“VoLTE and HD voice will start to grow and play a larger and more important role in the wireless industry going forward,” says industry analyst Jeff Kagan. “This lets users place voice calls over the data portion of the wireless network.”
Not only does VoLTE enable cellular carriers to deliver HD voice, it also enables them to move away from their legacy networks, notes Doug Mohney, editor in chief of HD Voice News, and a TMC (News - Alert) contributor.
“VoLTE is the last necessary piece before carriers start shutting down the legacy mess of 2G and 3G networks and refarming spectrum,” says Mohney. “Guaranteed quality of service is the edge VoLTE offers over OTT best effort solutions, along with the fallback ubiquitous voice solution when people disagree on what OTT clients they want to use.”
On May 15, AT&T (News - Alert) introduced what it calls VoLTE-based High Definition Voice service to Samsung Galaxy S 4 mini users in select areas of Illinois, Indiana, Minnesota, and Wisconsin, adding more markets are to come. Hong Kong Telecom the same day announced its launch of VoLTE, which it is supporting via Huawei core infrastructure, and delivering to Samsung Note 3 users.
About a month later, T-Mobile revealed it had VoLTE live in 15 markets reaching more than 107 million people, and that it supports VoLTE on four devices – the most recently added being the Samsung Galaxy S 5. In a June 18 blog, T-Mobile CTO Neville Ray wrote that the company was the first to roll out VoLTE and that it expects to make VoLTE available nationwide by the end of the year. Ray also boasted about the HD voice capabilities T-Mobile can deliver via VoLTE.
“Because our network has been designed for data, we’re now able to nearly double the data that supports voice calls for superior, crystal-clear HD voice,” Ray wrote. “In fact, we offer the highest fidelity HD voice possible – 23.85kbps voice codec rate.
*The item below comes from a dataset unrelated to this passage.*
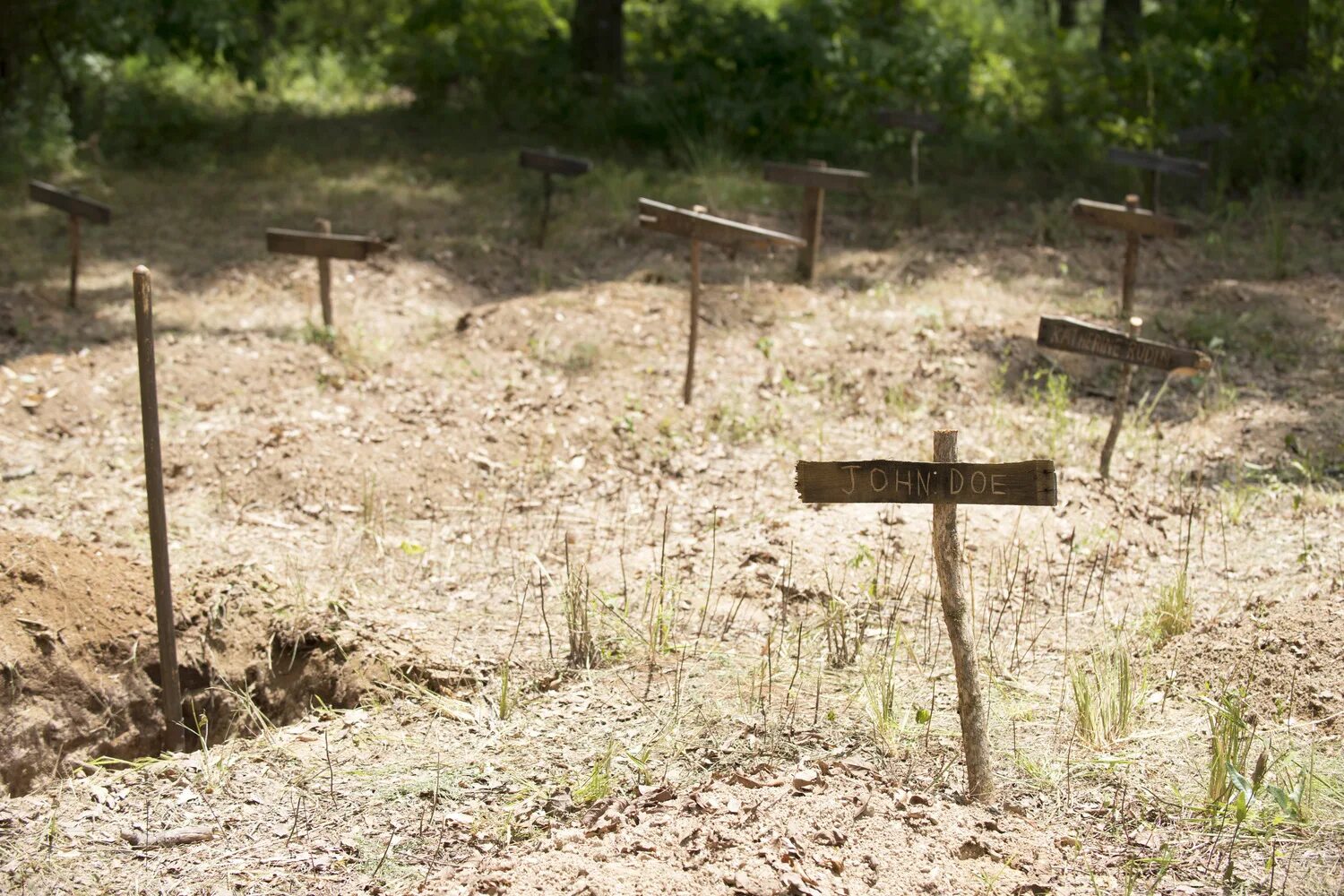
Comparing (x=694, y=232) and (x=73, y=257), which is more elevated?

VoLTE also offers faster call set-up times than a non-VoLTE call, and customers are able to access our LTE network during a voice call.”
Bouygues Telecom in France and Verizon in the U.S. also plan to roll out VoLTE and related HD voice services this year. In announcing its selection of Ericsson (News - Alert) as its VoLTE vendor, Bouygues Telecom said its LTE network will deliver the first VoLTE calls later this year and will go commercial in 2015. Verizon, meanwhile, said VoLTE is slated to roll out on its nationwide network later this year. Verizon didn’t specify what handsets on its network would support VoLTE functionality.
But a May 20 Verizon blog said this: “…more and more customers across the country will be able to use VoLTE as select handsets will be VoLTE-enabled through a software update leading up to the roll out of the service, with new devices VoLTE-enabled at the time of purchase later this year. For a customer to make or receive a VoLTE call, both parties must have VoLTE-enabled devices and be in an area where VoLTE is available.
“Verizon’s VoLTE will also offer video calling options, including making and receiving video calls directly from contact lists. As part of the VoLTE video calling experience, customers have the ability to change their calls instantly from voice-only to voice and video. The rollout also sets the stage for future enhancements through Rich Communications Services, which enable things like including large file transfer, more robust group messaging, and more location sharing.”
These rollouts and announcements come after years of debate on how best to support voice on LTE networks, and work on VoLTE by the major cellular carriers and their suppliers.
The long time to implement VoLTE is due to its huge technical complexity, the need for excellent LTE radio coverage and enough backhaul, the need for devices supporting VoLTE, and the lack of a clear business model around this technology, among other issues, says Dean Bubley (News - Alert), director and founder of London-based research and consulting firm Disruptive Analysis.
“[VoLTE] is complex and expensive, and does not obviously generate any new revenues,” Bubley says. “As such, the business case is highly questionable – and with
the additional network complexity, testing, etc., may actually increase risks significantly.”